Mazumdar-Shaw, who is also a member of other citizens’ associations such as City Connect and Vision Group (for private sector guidance on government policies in select areas), believes PPP ventures are the way to the future of Bangalore. Indeed, these are already being pressed into service to improve the quality of Bangalore’s roads.

For example, City Connect, with the help of Urban Space, has come up with Tender SURE — a cost-effective bidding template for roads. Companies such as Biocon, Microsoft, Infosys and others put in Rs 25 lakh each for it. Now the Bangalore Municipal Corporation has sanctioned Rs 200 crore to re-lay 40 arterial roads.

Industry leaders engaged with Bangalore’s welfare point to the importance of the state capital. “Bangalore is responsible for 60 per cent of the state’s gross domestic product and tax and 20 per cent of its population. Yet Bangalore gets only 15 per cent back in investment. We want at least half the investment to come to us,” says Mazumdar-Shaw.

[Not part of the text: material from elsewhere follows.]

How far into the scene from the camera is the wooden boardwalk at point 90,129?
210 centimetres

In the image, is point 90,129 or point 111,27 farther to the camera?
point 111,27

Groups like ESG, however, feel that this urban-centric approach is misplaced. “The peri-urban areas are a part of Bangalore too,” points out Saldanha.

Whatever the individual goals of the different stakeholders in the city may be, one thing everyone agrees on is that Bangalore is on the cusp of a resurgence and that the resurgence will go hand-in-hand with the reclaiming of public spaces.

“It is a city that has always reinvented itself,” asserts Narasimhan.